Quand Bossoï quitte l'appartement Koroviev compose un numéro au téléphone et débite, on ne sait pourquoi, d’un ton excessivement larmoyant: «Allô! Je juge de mon devoir de vous informer que le président de notre association de locataires, au 302 bis, rue Sadovaïa, Nicanor Ivanovitch Bossoï, se livre au trafic de devises. En ce moment même, à son appartement, le 35, dans la bouche d’aération de ses cabinets, il y a un paquet, enveloppé de papier journal, qui contient quatre cents dollars».

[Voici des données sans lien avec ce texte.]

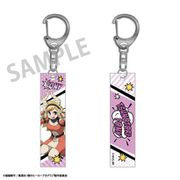 僕のヒーローアカデミア アクリルスティックキーホルダー 角取ポニー [キャラクターグッズ]
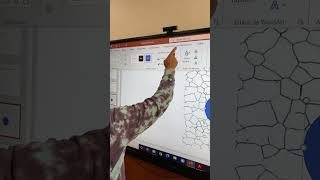 Grain Size Calculation  Microstructure [upl. by Paget650]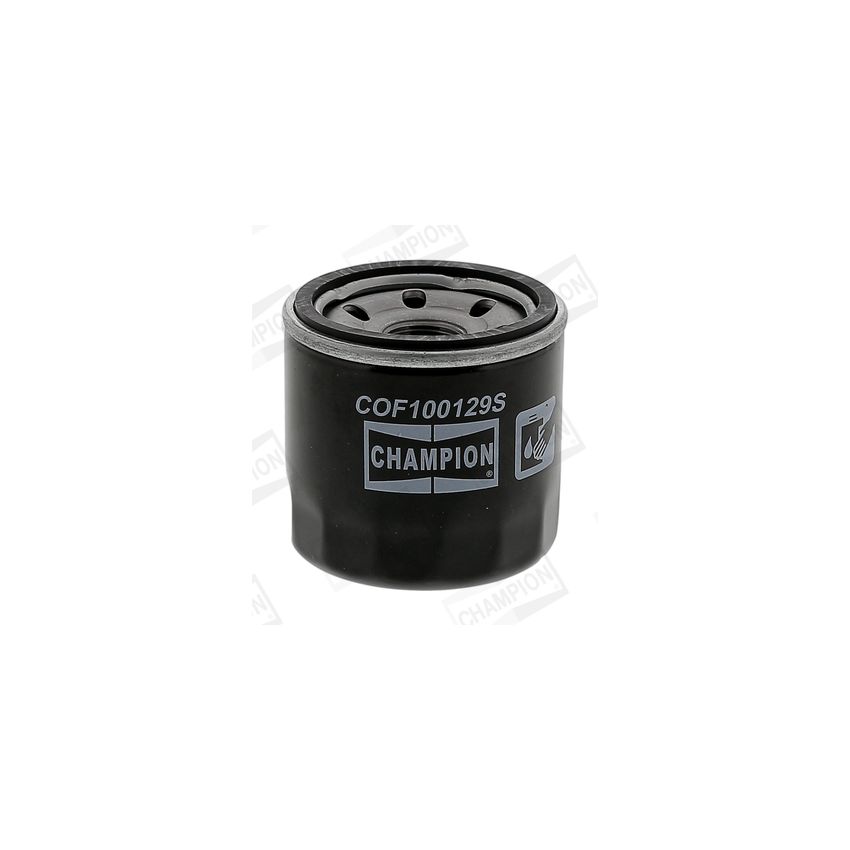 FILTR OLEJU CHAMPION COF100129S NISSAN 1.0-3.7 00-19
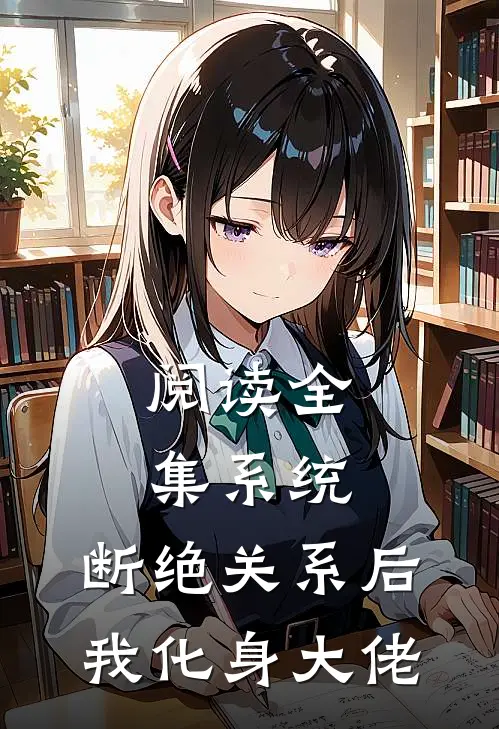 阅读全集系统：断绝关系后，我化身大佬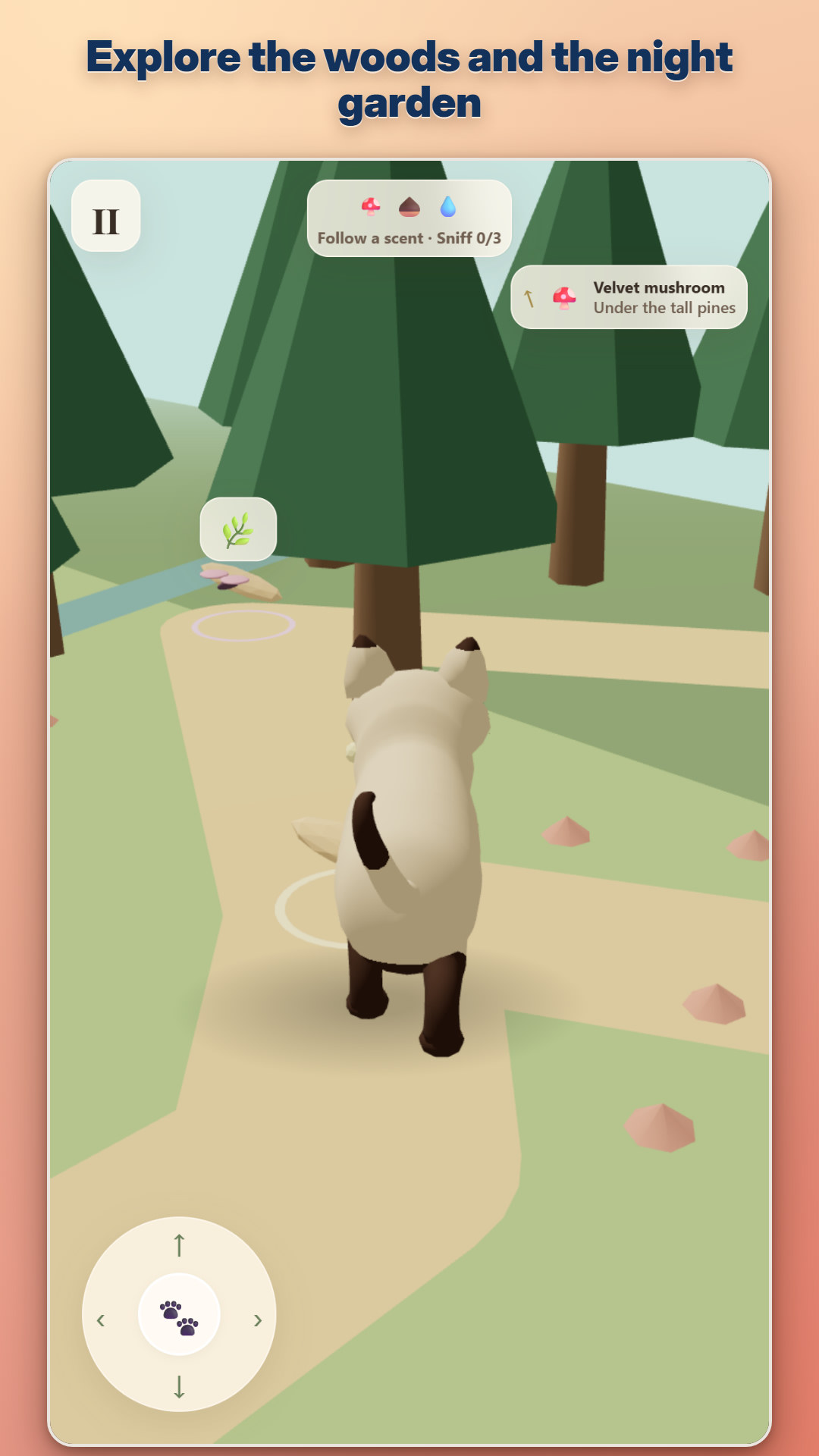 HyperCat: Cozy Cat Pet screenshot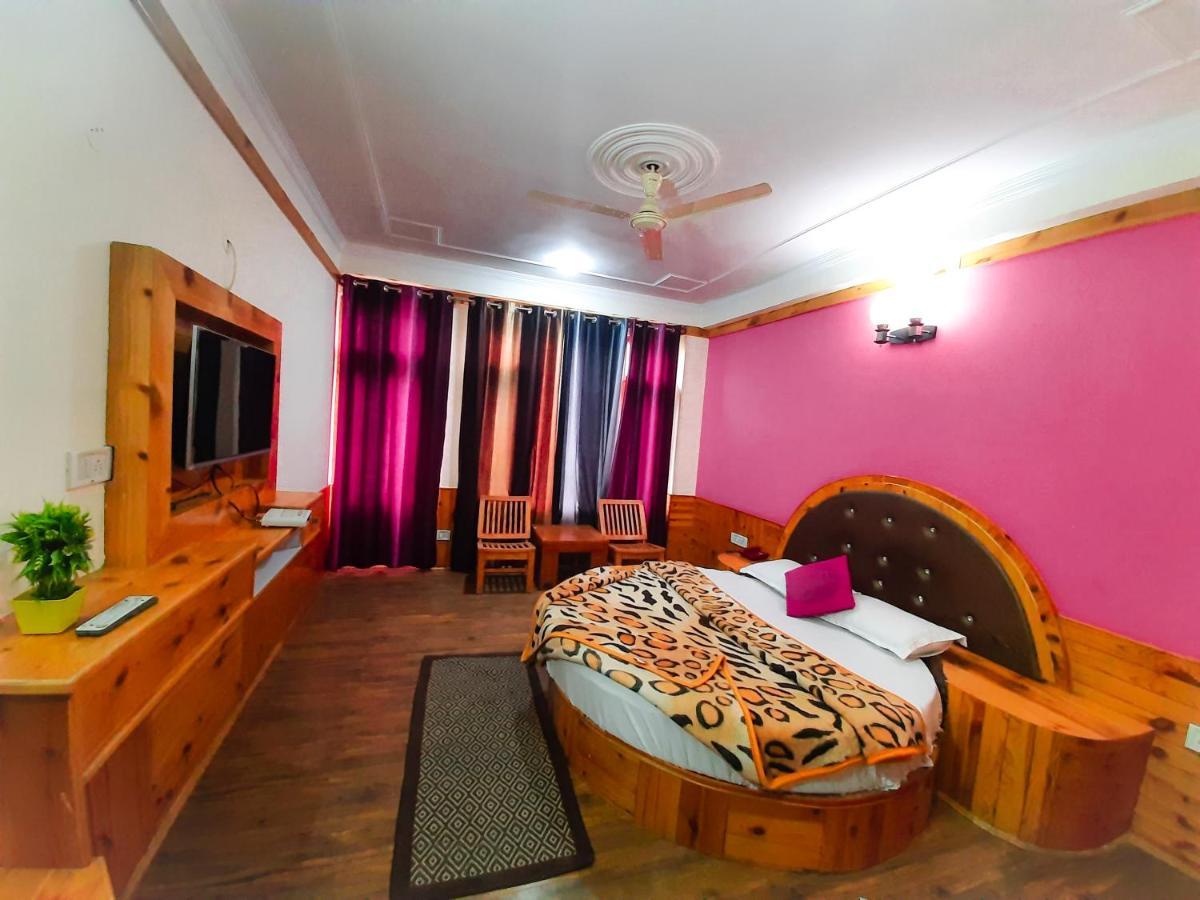 Fabhotel Mai Vrindavan 3*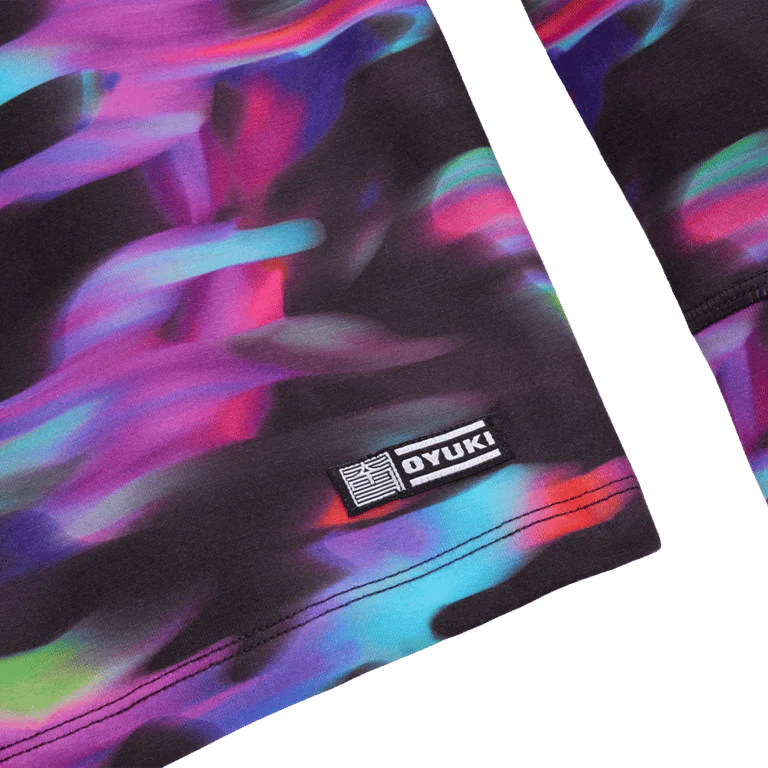 Hitatech Thermal Longsleeve - Kids - Image 4
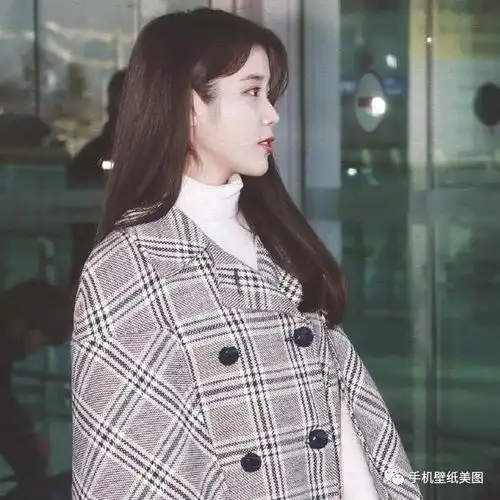  真人头像女生冷酷霸气,真人头像男生霸气冷酷
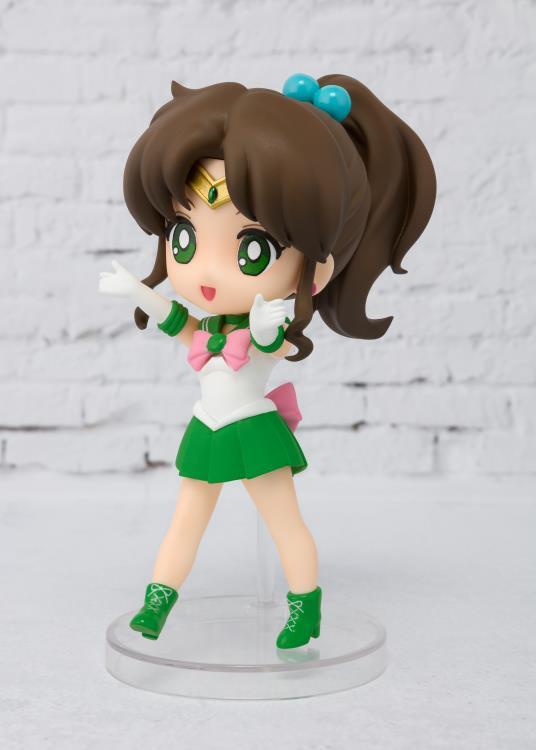 Sailor Moon Figuarts mini Sailor Jupiter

Quand Bossoï s'est mis à table dans sa petite salle à manger, deux citoyens pénètrent dans son appartement, et vont sans hésiter aux commodités. Ils n'y trouvent pas quatre cents roubles, mais quatre cents dollars. Cinq minutes plus tard, les locataires qui se trouvaient dans la cour virent  Bossoï traverser celle-ci pour l’entrée principale en compagnie de deux personnages. Un peu plus tard à l'hôpital le maître confie en chuchotant à Ivan qu’on avait amené un nouveau à la chambre 119 [fautivement imprimé «199» dans le texte publié par Ebooks libres et gratuits sur internet]: «un gros à la figure cramoisie, qui ne cessait de marmonner on ne sait quoi à propos de devises dans une bouche d’aération, et de jurer que des esprits malins s’étaient installés rue Sadovaïa».

Contexte

Boulgakov a écrit que Bossoï était, «par nature, plutôt mal embouché». Et qu'il «ne connaissait rigoureusement rien des œuvres de Pouchkine». Il confond même le grand poète avec l'acteur qui récite ses poèmes - «Ce Kouroliessov, quand même, quel type!». Cette description est un cil au niveau intellectuel qui caractérisait souvent les présidents des associations de locataires des immeubles d'appartements dans ce temps. La plupart d'entre eux étaient des gens sans éducation, incompétents et très respectueux des lois qui, malgré leur manque de compétences, avaient un peu de pouvoir dans leur fonction quasi-officielle. Et ils exercaient ce pouvoir ouvertement. Il y avait une insuffisance permanente d'accommodation d'habitation et le président était dans une position idéale pour prendre le pot-de-vin en échange des traitements de faveur.

Босой [bosoï] signifie nu-pieds en russe, ce qui montre son origine rurale. Boulgakov avait une opinion basse de ces «provinciaux montés en grade un peu trop vite».

Dans une des premières versions du roman, Bossoï était appelé Nicodim Grigorievitch Porot, dont le prénom serait une référence directe à Nicodemus, l'auteur de l'Évangile apocryphe connu comme Les Actes de Pilate.

Bossoï était arrêté parce que l'argent qu'il avait pincé semblait être des devises étrangères. La spéculation en devises était un crime sérieux dans l'Union soviétique. Seulement les touristes et les citoyens soviétiques priviligiés étaient, d'une façon limitée, authorisés de dépenser leurs devises étrangères dans un берёзка [beriozka] ou magasin de devises.